■ Problem to solve:
Write out the lines of the records from the one containing "like meat, but" to the very last, keeping each exactly as it is.

■ Records supplied:

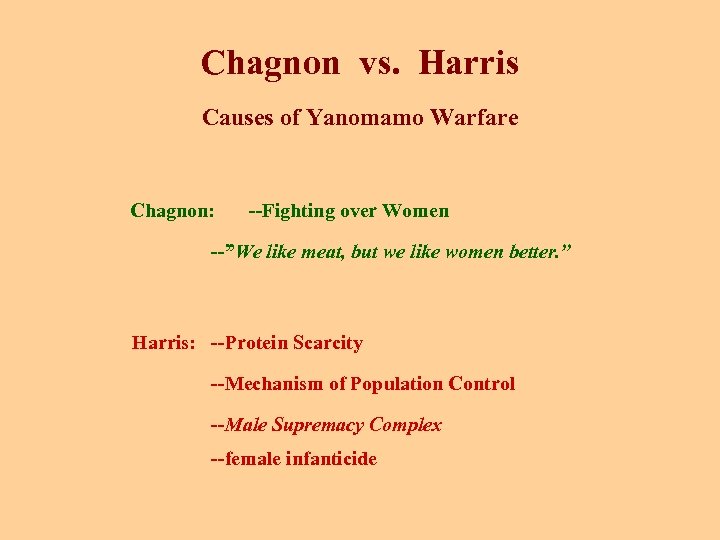 Chagnon vs. Harris

Causes of Yanomamo Warfare

Chagnon: --Fighting over Women

--"We like meat, but we like women better."

Harris: --Protein Scarcity

--Mechanism of Population Control

--Male Supremacy Complex

--female infanticide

■ Problem solution:
--"We like meat, but we like women better."

Harris: --Protein Scarcity

--Mechanism of Population Control

--Male Supremacy Complex

--female infanticide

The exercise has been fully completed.